◆ SOURCE EXTRACT:
He however called on the government and its key agencies to lend its support to the refinery outfit, especially with regards to feedstock.
According to him, “One of the key elements to the sustainability of our project is access to feedstock; it is critical. For now, we are using our own feedstock from the Ibigwe field and it is a marginal field, but we have made this significant investment to build this infrastructure to provide petroleum products in Nigeria.”
He noted that the oil field alone will not sustain the refinery’s feedstock demands, and as such, “for us to achieve all of these aspirations going from 5,000bd to 50,000bd, we will require a number of things from raising the financing that we need, to having access to feedstock.”
Furthermore, Isa stated that Waltersmith will have to demonstrate to its financiers that it could equally access equity reserves which would be available for the refineries.
“This brings me to our long term 10-year aspiration as a company in exploration and production business which is to achieve 100,000bd oil production through different mechanisms – divestment, opportunities that may come along, farm-in, marginal fields. These are sources where we feel we will have feedstock to drive the 50,000bd refining capacity,” he added.
Not mincing words, he stated that, “We are looking up to government to support us as an indigenous company helping to realize Government’s aspiration.” In light of this, the company has continued its strategy of sustained engagements with key players like the NNPC to facilitate access to resources critically needed to run the refinery.

◆ DATA SHOWN:
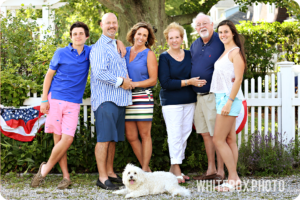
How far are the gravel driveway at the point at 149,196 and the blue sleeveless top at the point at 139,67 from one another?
5.08ft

◆ PROBLEM TO WORK ON:
Repeat the refinery feedstock passage word for word, starting with "Furthermore, Isa stated" and going on through "for the refineries.".

◆ SOLUTION FOR THIS TASK:
Furthermore, Isa stated that Waltersmith will have to demonstrate to its financiers that it could equally access equity reserves which would be available for the refineries.